Dow Jones average creeps up after jobs report

NEW YORK — Market indexes crept higher on Wall Street following an encouraging report on the labor market and better sales from Costco and other retail stores.

The government reported Thursday that the number of Americans seeking unemployment benefits for the first time rose to 367,000 last week. But that was fewer than economists had forecast.

The Dow Jones industrial average gained 38 points to 13,533 shortly before 10 a.m. Bank of America led the 30 stocks in the Dow with a 1.7 surge, rising 16 cents to $9.27.

The Standard & Poor’s 500 index rose five points to 1,456 and the Nasdaq composite edged down up five points to 3,140.

The job-market report helped push the yield on the benchmark 10-year Treasury note up to 1.64 percent from 1.62 percent late Wednesday. Traders tend to sell Treasurys following better economic news.

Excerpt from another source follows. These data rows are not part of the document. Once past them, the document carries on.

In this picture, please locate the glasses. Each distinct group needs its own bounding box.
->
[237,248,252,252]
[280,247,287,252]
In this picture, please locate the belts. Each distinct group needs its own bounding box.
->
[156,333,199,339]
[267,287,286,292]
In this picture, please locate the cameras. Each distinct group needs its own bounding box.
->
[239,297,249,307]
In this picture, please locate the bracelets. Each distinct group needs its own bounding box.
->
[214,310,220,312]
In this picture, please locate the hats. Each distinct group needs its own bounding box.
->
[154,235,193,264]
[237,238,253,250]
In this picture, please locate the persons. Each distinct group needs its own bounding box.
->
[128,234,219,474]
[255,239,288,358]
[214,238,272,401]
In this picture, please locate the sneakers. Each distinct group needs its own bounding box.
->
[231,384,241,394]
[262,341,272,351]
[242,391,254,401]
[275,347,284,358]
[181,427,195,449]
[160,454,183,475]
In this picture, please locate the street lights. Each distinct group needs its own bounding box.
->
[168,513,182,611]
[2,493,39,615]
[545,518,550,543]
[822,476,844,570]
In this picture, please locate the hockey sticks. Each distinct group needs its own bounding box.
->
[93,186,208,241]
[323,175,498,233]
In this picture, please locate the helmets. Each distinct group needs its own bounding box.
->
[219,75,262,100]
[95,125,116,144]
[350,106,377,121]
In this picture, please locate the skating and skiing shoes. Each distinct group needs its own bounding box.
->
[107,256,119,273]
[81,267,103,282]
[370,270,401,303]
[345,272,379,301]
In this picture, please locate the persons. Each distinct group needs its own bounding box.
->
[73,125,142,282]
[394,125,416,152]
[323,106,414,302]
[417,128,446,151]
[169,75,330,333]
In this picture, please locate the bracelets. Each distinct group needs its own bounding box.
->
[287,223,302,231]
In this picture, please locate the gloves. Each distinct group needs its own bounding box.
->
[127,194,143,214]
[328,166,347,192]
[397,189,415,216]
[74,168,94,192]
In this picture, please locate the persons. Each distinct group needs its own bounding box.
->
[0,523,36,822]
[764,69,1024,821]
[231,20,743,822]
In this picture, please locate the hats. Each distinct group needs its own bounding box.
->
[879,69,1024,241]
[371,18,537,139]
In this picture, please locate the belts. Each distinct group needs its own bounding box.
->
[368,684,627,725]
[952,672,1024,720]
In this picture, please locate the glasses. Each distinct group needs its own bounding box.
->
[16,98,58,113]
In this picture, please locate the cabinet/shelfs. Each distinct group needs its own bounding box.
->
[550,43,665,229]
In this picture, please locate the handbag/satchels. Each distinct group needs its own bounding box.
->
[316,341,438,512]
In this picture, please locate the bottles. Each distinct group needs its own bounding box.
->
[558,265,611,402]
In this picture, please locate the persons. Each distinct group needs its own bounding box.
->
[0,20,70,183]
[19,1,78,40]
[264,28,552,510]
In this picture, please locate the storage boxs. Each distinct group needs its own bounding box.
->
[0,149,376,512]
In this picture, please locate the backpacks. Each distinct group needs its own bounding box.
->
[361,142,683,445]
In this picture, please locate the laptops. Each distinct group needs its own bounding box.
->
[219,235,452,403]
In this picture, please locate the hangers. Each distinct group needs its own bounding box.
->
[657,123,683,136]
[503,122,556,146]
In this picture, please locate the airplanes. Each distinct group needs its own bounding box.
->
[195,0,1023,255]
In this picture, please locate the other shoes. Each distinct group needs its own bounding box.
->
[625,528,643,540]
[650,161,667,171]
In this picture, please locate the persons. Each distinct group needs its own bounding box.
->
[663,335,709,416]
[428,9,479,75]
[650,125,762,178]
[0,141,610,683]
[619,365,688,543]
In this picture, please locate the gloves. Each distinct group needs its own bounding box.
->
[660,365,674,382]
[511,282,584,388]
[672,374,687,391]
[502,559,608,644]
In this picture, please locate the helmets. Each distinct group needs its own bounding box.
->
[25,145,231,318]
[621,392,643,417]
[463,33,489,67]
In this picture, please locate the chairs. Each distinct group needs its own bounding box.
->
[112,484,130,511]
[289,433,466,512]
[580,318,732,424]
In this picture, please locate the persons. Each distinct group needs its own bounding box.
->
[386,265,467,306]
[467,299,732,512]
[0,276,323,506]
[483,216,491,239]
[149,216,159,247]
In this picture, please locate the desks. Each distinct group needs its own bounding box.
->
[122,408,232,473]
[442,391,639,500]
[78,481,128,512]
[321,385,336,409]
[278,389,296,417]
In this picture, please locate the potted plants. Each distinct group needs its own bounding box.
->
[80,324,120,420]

Retailers including Costco and Limited Brands reported September sales that came in ahead of Wall Street’s estimates. Costco gained 91 cents to $100.53.

Investors are looking ahead to minutes from the Federal Reserve’s latest meeting, due out Thursday afternoon. The key event this week, however, comes Friday morning when the Labor Department releases its monthly jobs report. Economists forecast that the unemployment rate inched up to 8.2 percent in September from 8.1 percent in August.  

In the first few days of October, the major stock market indexes have climbed steadily higher. The Dow is up 1 percent and the S&P 500 is up 1.4 percent.

Among other stocks making big moves:

— Marriott International jumped 3 percent. The chain, which operates Ritz-Carlton, Courtyard as well as its namesake hotels, posted results late Wednesday that beat analysts’ expectations thanks to higher rates and a pickup in customer traffic. Marriott’s stock surged 88 cents to $39.88.

— Hewlett-Packard continued its slump a day after CEO Meg Whitman told a gathering of investors and analysts that H-P could struggle for the next two years. The computer company’s stock dropped 3 percent, or 53 cents, to $14.38.